Weekly Technical Analysis
The main trend is down according to the weekly swing chart. The main trend changed to down last week when sellers took out the previous main bottom at 108.313. It was reaffirmed when the weakness extended through the next swing bottom at 107.651.
The main range is 114.210 to 104.463. Its retracement zone at 109.337 to 110.487 is new resistance. Trading below this zone is helping to generate the downside bias.
The short-term range is 104.463 to 112.226. Its retracement zone at 108.345 to 107.428 is potential support. The USD/JPY closed inside this range last week. Trader reaction to this zone is likely to set the tone in the market this week.
Weekly Technical Forecast
Based on last week’s price action and the close at 108.064, the direction of the USD/JPY this week is likely to be determined by trader reaction to the 50% level at 108.345 and the Fibonacci level at 107.428.
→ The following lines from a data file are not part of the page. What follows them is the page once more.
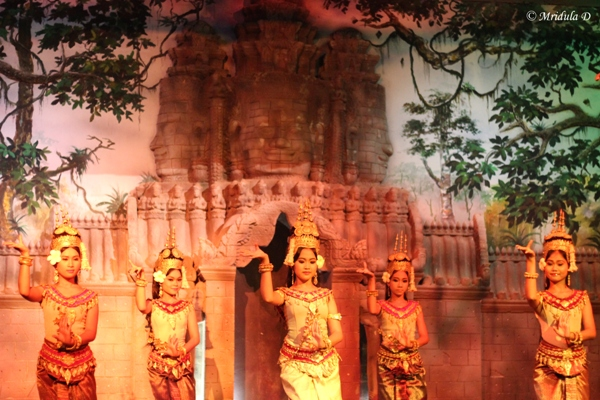 The Beautiful Ladies Performing the Apsara Dance, Siem Reap, Cambodia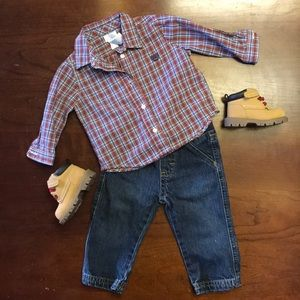 Wrangler jeans with chaps dress shirt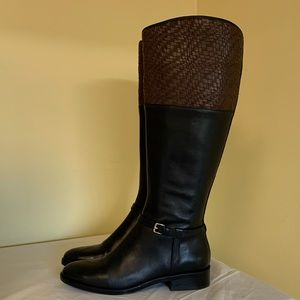 Cole Haan GORGEOUS Riding Boots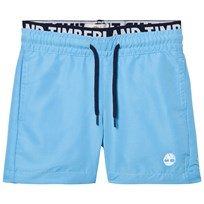 Timberland Blue Branded Waistband Swim Shorts 838
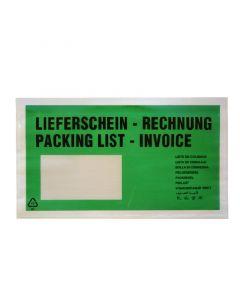 """Begleitpapiertaschen DINlg """"Lfs/Rg"""" Grün"""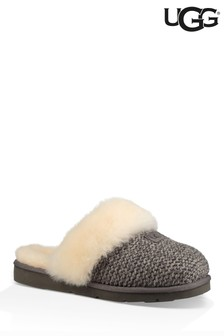 UGG® Cozy Knit Charcoal Slipper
A sustained move under 107.428 will indicate the presence of sellers. This could trigger a break into the main bottom at 106.485. This price level is a potential trigger point for an acceleration to the downside with the next major target the next main bottom at 104.463.
Holding the Fibonacci level at 107.428 will be the first sign of buyers. This could trigger a move into the Fib level at 108.345. This is a potential trigger point for an acceleration to the upside with the next target the main 50% level at 109.337.